**TASK DETAILS**
In the flower pounding art project, how many pieces of foam does each child need?
-- START EXCERPT --
Flower Pounding Art Project

Child making a flower pounding card different spring flowers

Use New Tools To Make Art: Ages 5+

The pigments in flowers aren’t just to make nature beautiful, or to attract pollinators! We can use them to make beautiful art, while also learning how to use tools.

Vocabulary:

  • Print
  • Transfer
  • Hammering
  • Pigment

Materials:

 Foam pieces (2 small pieces per child – can be reused)
 Watercolor paper OR index cards
 Small kid-sized hammers
 Gathered flowers & leaves from outside

Directions

  1. Walkthrough your yard or local park, and pick flowers, leaves, grasses; whatever may catch
    your child’s fancy or yours (please be careful of poison oak and other dangerous plants!). Your child will need two pieces of foam, a piece of watercolor paper or an index card, and a hammer.
  2. Place the paper/index card on top of one piece of foam, then arrange the flowers in whatever pattern desired.
  3. Place the other piece of foam on top of the flowers.
-- END EXCERPT --
-- START DATASET EXTRACT --
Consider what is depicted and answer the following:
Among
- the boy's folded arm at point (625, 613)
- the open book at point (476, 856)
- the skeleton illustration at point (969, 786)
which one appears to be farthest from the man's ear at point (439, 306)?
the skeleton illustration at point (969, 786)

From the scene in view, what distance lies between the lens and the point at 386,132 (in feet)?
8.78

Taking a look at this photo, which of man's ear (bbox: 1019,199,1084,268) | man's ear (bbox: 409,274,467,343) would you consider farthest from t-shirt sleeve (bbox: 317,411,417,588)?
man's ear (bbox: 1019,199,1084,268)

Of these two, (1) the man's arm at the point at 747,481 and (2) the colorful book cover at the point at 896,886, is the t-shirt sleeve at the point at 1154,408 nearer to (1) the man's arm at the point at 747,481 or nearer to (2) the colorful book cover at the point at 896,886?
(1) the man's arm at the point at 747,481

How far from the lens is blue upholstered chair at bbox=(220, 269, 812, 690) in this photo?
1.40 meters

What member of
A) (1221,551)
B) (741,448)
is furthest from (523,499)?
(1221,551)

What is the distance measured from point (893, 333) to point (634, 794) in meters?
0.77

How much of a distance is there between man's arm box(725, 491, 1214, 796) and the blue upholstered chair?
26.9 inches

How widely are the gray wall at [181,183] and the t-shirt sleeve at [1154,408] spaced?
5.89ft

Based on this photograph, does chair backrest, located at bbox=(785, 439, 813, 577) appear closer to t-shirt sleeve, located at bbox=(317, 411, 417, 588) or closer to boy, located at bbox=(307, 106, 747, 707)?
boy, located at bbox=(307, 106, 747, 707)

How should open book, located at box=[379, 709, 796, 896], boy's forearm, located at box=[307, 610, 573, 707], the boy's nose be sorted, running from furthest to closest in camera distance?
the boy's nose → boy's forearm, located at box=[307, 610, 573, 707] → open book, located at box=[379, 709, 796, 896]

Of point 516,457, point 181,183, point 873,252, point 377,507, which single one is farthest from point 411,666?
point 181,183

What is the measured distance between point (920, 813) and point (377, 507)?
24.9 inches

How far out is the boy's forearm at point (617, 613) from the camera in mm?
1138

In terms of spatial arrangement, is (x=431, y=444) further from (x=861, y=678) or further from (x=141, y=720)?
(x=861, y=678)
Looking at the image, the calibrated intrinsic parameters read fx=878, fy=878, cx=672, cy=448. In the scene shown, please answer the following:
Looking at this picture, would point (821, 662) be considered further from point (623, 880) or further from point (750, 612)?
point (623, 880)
-- END DATASET EXTRACT --
-- START DATASET EXTRACT --
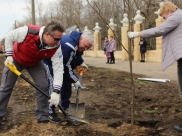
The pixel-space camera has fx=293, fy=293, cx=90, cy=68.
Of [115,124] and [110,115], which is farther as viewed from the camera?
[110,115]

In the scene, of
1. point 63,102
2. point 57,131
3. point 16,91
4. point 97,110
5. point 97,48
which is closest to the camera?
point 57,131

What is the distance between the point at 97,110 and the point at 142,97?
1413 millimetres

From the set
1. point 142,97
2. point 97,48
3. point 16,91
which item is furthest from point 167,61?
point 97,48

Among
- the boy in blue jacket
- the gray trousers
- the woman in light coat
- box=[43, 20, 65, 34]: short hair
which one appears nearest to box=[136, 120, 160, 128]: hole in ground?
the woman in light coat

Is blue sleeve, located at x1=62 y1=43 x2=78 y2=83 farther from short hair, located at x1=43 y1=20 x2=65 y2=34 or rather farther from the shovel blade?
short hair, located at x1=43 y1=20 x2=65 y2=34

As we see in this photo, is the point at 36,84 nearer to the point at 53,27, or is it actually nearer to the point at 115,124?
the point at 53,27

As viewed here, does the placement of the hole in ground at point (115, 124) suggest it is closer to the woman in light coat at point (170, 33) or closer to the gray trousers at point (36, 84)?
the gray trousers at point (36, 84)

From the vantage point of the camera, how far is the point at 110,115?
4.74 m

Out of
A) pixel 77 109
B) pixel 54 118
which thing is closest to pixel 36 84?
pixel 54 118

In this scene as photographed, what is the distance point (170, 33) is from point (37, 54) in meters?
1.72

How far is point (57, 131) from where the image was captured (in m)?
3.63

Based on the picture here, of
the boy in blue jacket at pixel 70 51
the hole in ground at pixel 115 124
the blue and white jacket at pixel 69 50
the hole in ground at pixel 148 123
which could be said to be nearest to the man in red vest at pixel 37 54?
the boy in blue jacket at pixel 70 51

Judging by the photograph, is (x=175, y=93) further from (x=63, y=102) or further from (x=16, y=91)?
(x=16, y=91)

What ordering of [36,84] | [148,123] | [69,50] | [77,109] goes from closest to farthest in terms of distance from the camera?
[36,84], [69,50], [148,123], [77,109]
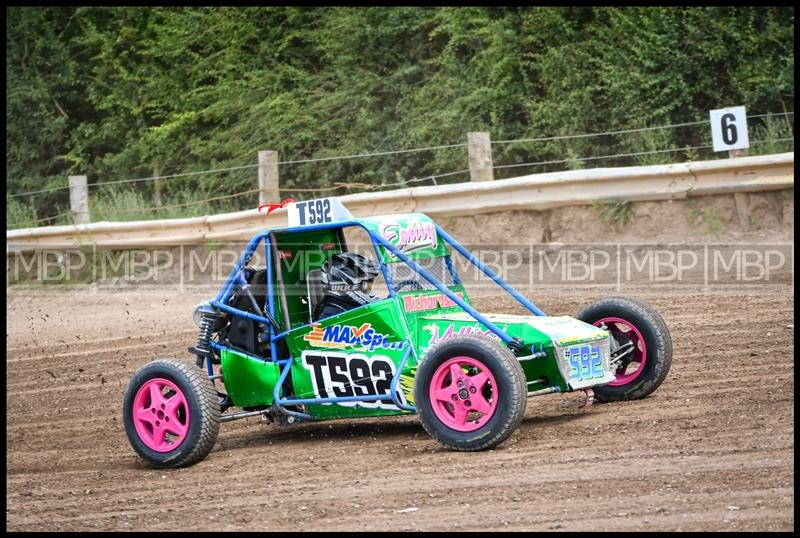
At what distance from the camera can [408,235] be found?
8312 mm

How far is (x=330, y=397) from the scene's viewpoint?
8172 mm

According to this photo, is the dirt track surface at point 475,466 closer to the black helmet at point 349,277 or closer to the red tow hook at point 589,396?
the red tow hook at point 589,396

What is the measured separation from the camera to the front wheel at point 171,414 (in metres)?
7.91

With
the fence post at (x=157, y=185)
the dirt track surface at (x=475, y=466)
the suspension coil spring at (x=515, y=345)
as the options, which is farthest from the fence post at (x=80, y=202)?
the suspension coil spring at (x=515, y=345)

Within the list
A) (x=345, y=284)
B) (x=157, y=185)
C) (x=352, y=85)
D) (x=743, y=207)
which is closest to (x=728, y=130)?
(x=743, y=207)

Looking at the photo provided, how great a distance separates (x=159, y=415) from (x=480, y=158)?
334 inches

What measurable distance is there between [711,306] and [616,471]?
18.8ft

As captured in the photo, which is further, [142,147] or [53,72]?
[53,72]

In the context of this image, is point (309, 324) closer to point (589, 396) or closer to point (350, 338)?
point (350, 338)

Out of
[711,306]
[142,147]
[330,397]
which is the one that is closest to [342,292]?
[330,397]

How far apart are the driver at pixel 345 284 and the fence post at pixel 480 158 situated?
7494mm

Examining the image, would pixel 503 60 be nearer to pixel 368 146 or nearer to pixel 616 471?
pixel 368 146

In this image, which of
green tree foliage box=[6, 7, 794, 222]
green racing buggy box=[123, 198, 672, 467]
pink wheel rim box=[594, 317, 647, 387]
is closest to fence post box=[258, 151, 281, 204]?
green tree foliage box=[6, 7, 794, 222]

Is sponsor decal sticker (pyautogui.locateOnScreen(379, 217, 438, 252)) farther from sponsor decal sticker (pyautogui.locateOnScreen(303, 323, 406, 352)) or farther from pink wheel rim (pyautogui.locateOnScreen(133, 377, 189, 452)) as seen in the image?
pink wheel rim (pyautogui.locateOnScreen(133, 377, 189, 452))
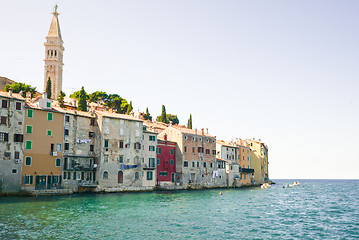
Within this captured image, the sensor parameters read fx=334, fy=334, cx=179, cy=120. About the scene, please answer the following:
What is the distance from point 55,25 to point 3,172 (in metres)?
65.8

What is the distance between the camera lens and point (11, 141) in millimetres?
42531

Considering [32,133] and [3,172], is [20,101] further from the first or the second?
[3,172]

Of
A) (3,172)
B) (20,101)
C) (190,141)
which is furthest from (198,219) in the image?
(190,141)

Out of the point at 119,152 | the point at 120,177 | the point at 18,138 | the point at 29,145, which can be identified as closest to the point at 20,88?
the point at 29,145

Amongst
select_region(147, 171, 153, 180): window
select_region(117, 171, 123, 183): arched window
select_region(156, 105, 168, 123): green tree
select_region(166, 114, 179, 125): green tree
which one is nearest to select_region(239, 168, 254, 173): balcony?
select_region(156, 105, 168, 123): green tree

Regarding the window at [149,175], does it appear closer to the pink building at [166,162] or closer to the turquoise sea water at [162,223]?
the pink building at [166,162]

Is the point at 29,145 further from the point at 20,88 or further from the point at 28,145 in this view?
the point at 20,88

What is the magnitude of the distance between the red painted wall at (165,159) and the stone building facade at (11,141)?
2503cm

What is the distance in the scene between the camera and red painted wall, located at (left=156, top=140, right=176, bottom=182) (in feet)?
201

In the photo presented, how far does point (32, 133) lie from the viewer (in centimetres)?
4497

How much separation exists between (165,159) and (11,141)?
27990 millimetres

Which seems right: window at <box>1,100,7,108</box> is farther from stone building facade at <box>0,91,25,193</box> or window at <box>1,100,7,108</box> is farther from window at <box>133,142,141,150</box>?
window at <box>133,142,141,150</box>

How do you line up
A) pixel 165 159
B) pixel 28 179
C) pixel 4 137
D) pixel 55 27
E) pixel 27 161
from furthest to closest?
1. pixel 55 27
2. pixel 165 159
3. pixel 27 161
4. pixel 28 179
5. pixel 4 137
-- END DATASET EXTRACT --
**EXERCISE RESPONSE**
Two small pieces of foam, which can be reused.